**Exercise objective**
In the listing below, locate the line containing "An Geiselberg gefällt" and the line containing "Printed and bound by Clays Ltd, St Ives plc". Output both of them and every line between, exactly as written, and nothing more.

**The data**

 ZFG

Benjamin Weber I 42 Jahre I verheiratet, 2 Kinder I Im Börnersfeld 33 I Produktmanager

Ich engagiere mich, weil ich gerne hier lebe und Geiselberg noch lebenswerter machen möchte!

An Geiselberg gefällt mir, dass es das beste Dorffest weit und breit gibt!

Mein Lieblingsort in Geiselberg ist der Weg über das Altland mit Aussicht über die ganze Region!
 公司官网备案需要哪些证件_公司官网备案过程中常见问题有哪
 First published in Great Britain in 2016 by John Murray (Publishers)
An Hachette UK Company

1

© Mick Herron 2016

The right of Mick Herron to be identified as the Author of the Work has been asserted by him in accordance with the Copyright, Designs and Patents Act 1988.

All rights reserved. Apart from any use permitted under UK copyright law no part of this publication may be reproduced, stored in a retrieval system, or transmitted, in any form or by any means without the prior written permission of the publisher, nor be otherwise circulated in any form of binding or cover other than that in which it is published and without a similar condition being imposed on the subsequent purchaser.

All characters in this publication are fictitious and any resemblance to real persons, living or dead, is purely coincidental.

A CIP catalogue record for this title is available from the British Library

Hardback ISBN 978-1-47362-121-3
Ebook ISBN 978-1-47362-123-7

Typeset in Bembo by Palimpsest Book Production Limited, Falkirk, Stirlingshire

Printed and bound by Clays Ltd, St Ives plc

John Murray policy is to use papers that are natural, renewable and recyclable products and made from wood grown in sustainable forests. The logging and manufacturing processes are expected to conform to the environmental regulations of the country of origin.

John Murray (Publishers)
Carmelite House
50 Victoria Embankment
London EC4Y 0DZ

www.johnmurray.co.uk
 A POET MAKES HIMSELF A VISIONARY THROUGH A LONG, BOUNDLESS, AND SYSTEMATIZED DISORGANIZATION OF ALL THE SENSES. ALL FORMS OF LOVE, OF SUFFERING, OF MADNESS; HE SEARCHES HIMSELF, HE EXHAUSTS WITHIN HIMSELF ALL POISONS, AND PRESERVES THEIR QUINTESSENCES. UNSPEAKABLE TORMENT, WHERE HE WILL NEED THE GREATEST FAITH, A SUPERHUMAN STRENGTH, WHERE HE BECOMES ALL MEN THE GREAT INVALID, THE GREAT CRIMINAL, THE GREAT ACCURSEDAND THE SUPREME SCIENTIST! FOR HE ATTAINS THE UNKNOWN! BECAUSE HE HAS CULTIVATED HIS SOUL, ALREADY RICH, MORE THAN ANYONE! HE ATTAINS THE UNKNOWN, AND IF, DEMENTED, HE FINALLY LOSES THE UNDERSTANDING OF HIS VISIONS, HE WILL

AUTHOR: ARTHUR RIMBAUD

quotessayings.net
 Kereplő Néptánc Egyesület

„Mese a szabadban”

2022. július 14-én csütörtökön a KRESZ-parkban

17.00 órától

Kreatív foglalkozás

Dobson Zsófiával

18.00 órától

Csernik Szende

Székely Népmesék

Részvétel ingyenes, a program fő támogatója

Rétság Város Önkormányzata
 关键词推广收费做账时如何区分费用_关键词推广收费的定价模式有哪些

**Solution**
An Geiselberg gefällt mir, dass es das beste Dorffest weit und breit gibt!

Mein Lieblingsort in Geiselberg ist der Weg über das Altland mit Aussicht über die ganze Region!
 公司官网备案需要哪些证件_公司官网备案过程中常见问题有哪
 First published in Great Britain in 2016 by John Murray (Publishers)
An Hachette UK Company

1

© Mick Herron 2016

The right of Mick Herron to be identified as the Author of the Work has been asserted by him in accordance with the Copyright, Designs and Patents Act 1988.

All rights reserved. Apart from any use permitted under UK copyright law no part of this publication may be reproduced, stored in a retrieval system, or transmitted, in any form or by any means without the prior written permission of the publisher, nor be otherwise circulated in any form of binding or cover other than that in which it is published and without a similar condition being imposed on the subsequent purchaser.

All characters in this publication are fictitious and any resemblance to real persons, living or dead, is purely coincidental.

A CIP catalogue record for this title is available from the British Library

Hardback ISBN 978-1-47362-121-3
Ebook ISBN 978-1-47362-123-7

Typeset in Bembo by Palimpsest Book Production Limited, Falkirk, Stirlingshire

Printed and bound by Clays Ltd, St Ives plc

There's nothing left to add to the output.